A inadimplência das empresas registrou queda de 15,3% na comparação do mês de abril em relação a março deste ano. Foi a maior queda para a relação entre estes mesmos meses desde 2004, quando houve recuo de 15,1%, de acordo com o indicador da Serasa Experian divulgado nesta segunda-feira.

Dois fatores influenciaram na queda. O efeito calendário (abril teve três dias úteis a menos que março), e o fato de que as dificuldades dos negócios estão diminuindo em decorrência do aquecimento do mercado interno, que gera receitas suficientes para honrar os compromissos atuais e resgatar as pendências passadas.

No 1º quadrimestre de 2010, em comparação com o mesmo período de 2009, a queda na inadimplência das empresas foi de 9%, sendo também a maior queda nesta relação desde 2004/2003, quando o recuo havia sido de 17,8%.
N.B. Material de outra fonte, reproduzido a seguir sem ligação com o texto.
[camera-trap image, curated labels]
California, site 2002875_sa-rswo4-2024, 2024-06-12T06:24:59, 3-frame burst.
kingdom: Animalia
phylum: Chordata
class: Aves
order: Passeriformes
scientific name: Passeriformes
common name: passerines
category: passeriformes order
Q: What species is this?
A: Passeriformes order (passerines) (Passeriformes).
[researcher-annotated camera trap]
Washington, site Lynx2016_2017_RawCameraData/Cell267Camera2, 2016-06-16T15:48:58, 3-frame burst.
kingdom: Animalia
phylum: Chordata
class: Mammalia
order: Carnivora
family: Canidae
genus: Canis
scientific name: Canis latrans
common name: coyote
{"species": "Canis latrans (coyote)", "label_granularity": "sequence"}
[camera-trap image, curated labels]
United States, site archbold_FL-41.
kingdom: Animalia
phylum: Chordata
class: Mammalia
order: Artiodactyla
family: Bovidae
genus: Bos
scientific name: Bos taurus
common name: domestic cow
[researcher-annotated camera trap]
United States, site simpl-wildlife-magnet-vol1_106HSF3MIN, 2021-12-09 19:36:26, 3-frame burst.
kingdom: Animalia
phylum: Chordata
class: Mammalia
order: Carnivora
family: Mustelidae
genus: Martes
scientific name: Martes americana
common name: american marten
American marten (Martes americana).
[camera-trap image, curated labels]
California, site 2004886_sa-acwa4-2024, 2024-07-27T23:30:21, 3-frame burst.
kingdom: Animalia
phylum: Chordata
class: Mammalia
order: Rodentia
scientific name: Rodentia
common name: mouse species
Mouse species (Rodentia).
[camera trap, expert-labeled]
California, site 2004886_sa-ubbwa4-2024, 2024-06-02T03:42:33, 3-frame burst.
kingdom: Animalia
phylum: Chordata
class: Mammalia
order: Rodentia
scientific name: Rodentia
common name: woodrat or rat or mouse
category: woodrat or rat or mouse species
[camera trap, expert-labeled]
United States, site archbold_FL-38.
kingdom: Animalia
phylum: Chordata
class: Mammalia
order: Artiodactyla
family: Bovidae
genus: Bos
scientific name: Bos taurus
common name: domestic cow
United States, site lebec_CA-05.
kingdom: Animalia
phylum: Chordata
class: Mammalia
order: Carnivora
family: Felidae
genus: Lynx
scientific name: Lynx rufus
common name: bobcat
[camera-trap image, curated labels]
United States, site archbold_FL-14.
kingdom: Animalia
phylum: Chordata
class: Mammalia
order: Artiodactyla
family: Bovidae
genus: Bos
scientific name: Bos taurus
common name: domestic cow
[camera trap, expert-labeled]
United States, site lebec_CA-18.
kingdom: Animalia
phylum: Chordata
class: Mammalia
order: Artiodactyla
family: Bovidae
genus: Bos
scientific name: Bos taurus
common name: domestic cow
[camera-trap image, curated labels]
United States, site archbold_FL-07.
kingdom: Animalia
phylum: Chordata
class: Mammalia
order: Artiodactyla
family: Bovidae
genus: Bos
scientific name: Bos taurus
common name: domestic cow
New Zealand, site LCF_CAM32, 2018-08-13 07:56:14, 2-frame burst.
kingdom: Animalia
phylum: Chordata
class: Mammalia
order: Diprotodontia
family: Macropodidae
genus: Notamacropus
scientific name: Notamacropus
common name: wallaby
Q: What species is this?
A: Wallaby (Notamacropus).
Na comparação de abril de 2010 com abril de 2009, a inadimplência das empresas registrou decréscimo de 6,5%. Foi o menor percentual na comparação anual desde abril de 2004. No quarto mês daquele ano, a queda foi de 22,2% ante abril de 2003.

Cheques sem fundo

A decomposição do indicador mostra que a queda na inadimplência das empresas em abril foi puxada pelo menor volume de títulos protestados (-22,1%), que contribuiu com recuo de 8,9% na variação mensal. Os cheques devolvidos por falta de fundos (CCF), recuando 18,4% no mês de abril, deram a segunda maior contribuição, com recuo de 6,8%.

Recuperação

As empresas estão conseguindo se recuperar graças ao forte crescimento da economia brasileira, apoiado na demanda das famílias. A oferta de crédito às empresas ainda não se normalizou desde a crise financeira, de forma que o caixa, o capital próprio, tem sido determinante para a condução estratégica dos negócios.

A perspectiva é de que a inadimplência das empresas continue em queda por todo o segundo semestre, buscando seu patamar histórico. A oferta de crédito tende à normalização gradual.